I thought Mitt would win. I thought it was going to be hard fought all the way through election day. I thought it would be a lot uglier than even what it was, which was still pretty damned ugly. I did not expect a blowout in the Electoral College, just because of the way some states are.

Iowa Electronic Markets, InTrade, and the overall clustering of polls in RCPs Electoral Map, and Intrade’s, etc. were accurate, and not for the first time.
Objectively and Subjectively, a student of history would find it hard to believe that this President would get re-elected handily (which he did not accomplish for himself or his party, although the Senate turned out better than Democrats originally expected).

Mourdock and Akin did not help in the Senate or in some other tight races.

I am not ready to pronounce that the presidential election was “stolen,” meaning that enough fraud took place in enough places to flip enough electoral votes, but, there is something that does not seem to add up, literally or figuratively, rationally or intuitively.
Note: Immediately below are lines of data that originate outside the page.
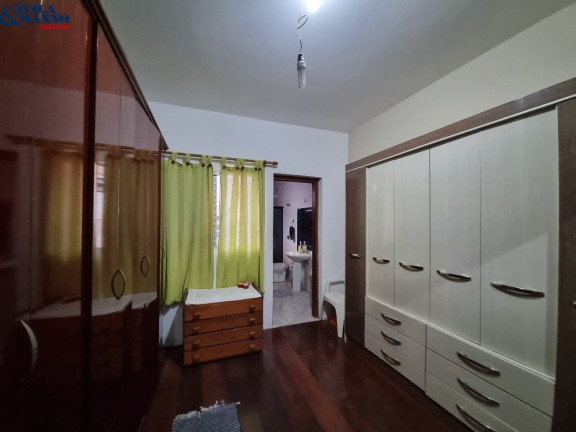 Imagem Casa com 2 Quartos à Venda, em Vila Ema - São Paulo Imagem Casa com 2 Quartos à Venda, em Vila Ema - São Paulo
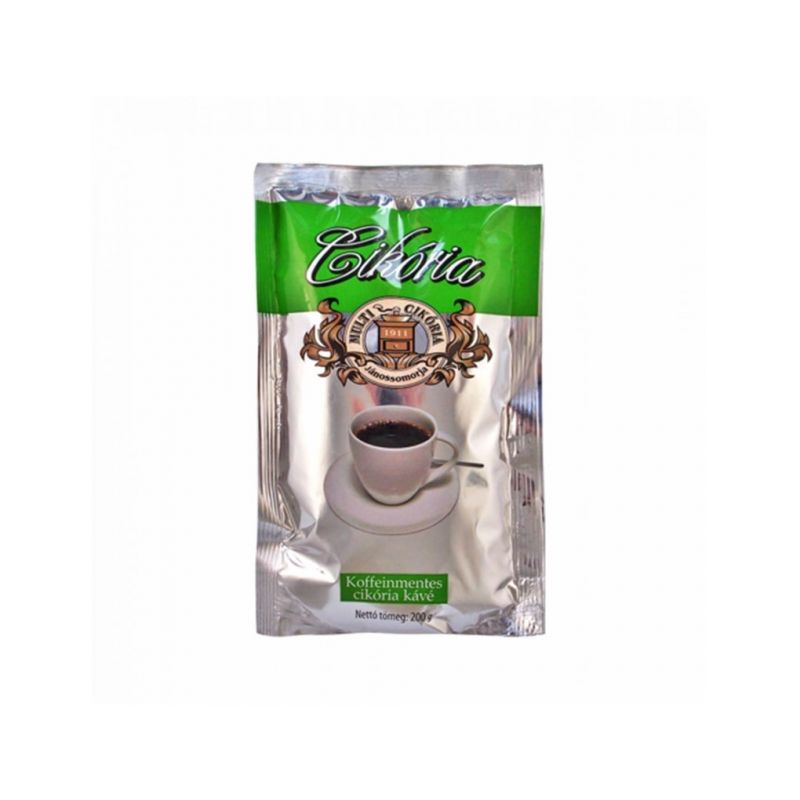 Cikória Kávé 200 g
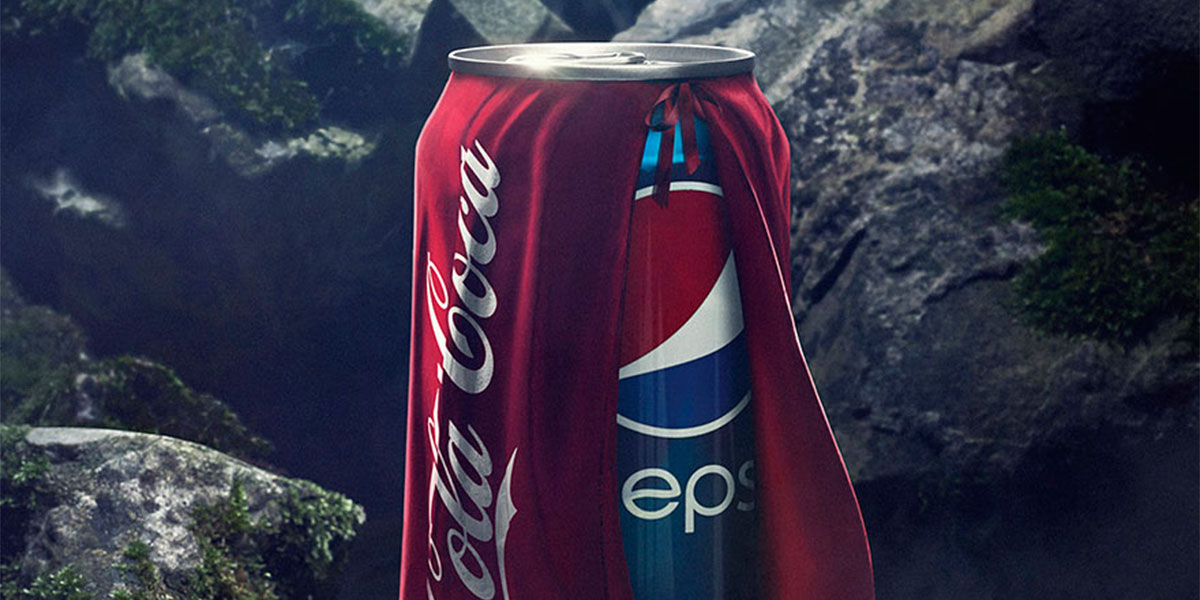 50+ Creative Ads That You Cannot Skip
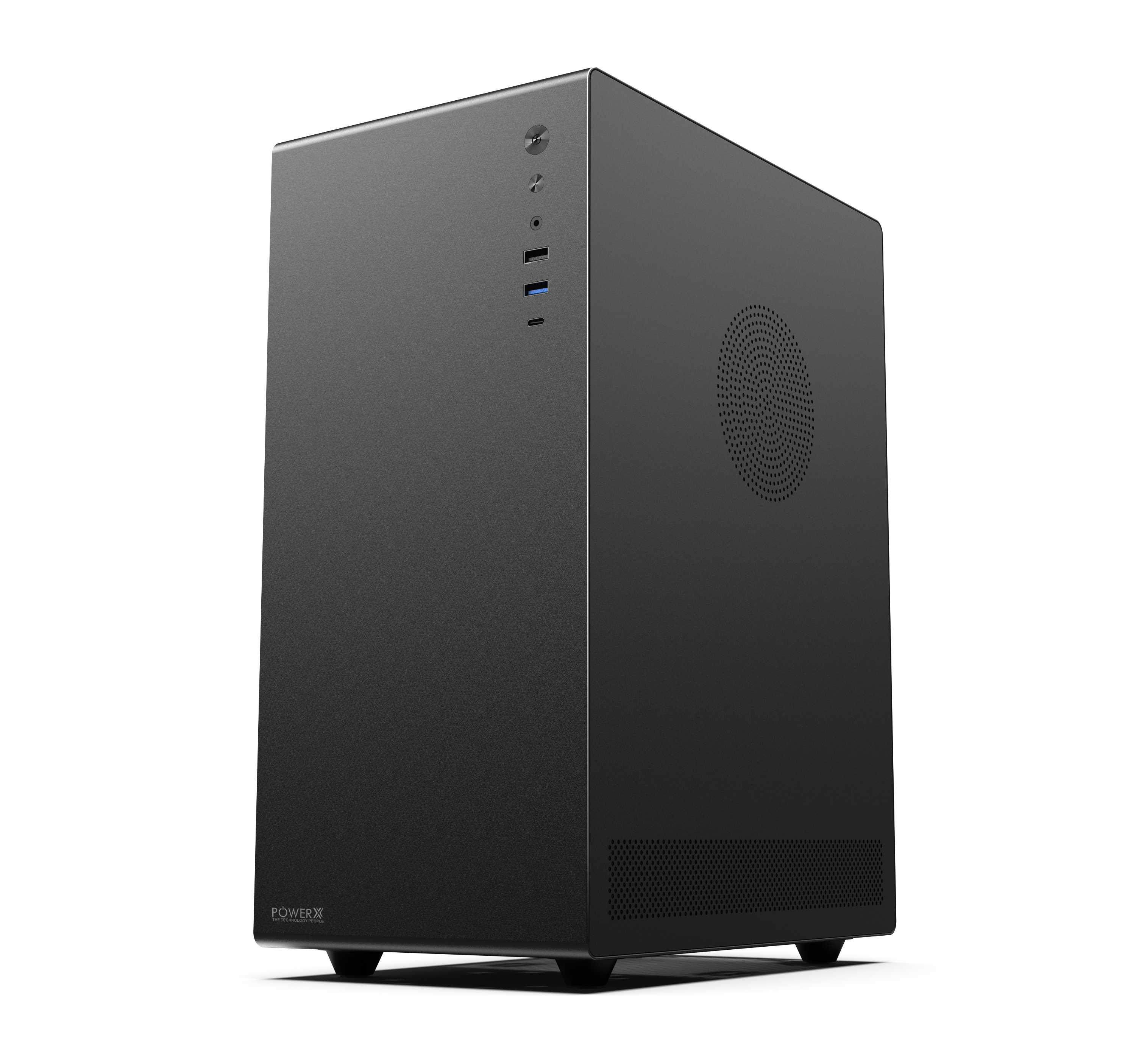 V500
I hope John Fund, Scott Rasmussen, Michael Barone and friends are on the case. Eric Holder isn’t.

Jack The Ripper | November 13, 2012 at 11:56 pm

Oh, and Jewish Voters.

I am Jewish. Wife, too.

I happily predicted to a handful of friends and family that the Jewish Vote in the presidential election would drop to 70%.

I sadly predicted to those same people that the Jewish Vote in the presidential election would not drop below 70%.

Jack The Ripper | November 13, 2012 at 11:58 pm

Obama down 9 million votes.

Romney down much less from McCain, but enough to have made the difference. And, that is what stinks and stings.